Interessant: Gänzlich verzichten müssen Europäer nicht. Die neue Siri-KI soll auf Macs mit macOS 27 und dem Vision Pro mit visionOS 27 ab September 2026 verfügbar sein. Der Haken: Die strengsten DMA-Regeln gelten derzeit nur für mobile Betriebssysteme.

Betroffen vom Ausschluss auf iPhone und iPad sind unter anderem:
– Die komplett überarbeitete Siri-App
– Systemweite Schreib- und Bearbeitungswerkzeuge
– Neue Kameramodi und „Visual Intelligence“-Funktionen

Europäische Entwickler können diese Funktionen nicht in ihren Apps testen – ein klarer Wettbewerbsnachteil gegenüber Kollegen in anderen Regionen. Auch in China gibt es Verzögerungen.

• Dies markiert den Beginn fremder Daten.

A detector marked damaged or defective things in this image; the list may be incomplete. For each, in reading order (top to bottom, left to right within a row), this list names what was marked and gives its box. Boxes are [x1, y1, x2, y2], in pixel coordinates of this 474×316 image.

Technische Hürden und Hardware-Anforderungen

Die neue Siri-KI basiert auf einer komplexen Architektur aus On-Device-Verarbeitung, privatem Cloud-Computing und Apples eigenen KI-Modellen, die auch Google-Technologie nutzen. Die Hardware-Anforderungen sind hoch: Kompatibel sind nur das iPhone Air, das iPhone 17 Pro, iPads mit M4-Chip oder neuer sowie Macs mit M3-Chip und 12 Gigabyte RAM.

Ein öffentlicher Beta-Test startet in anderen Märkten im September 2026. Europäische iPhone-Nutzer müssen sich derweil mit der alten Siri-Version begnügen. Rund 450 Millionen potenzielle Nutzer in der EU warten auf eine Einigung – die derzeit nicht in Sicht ist.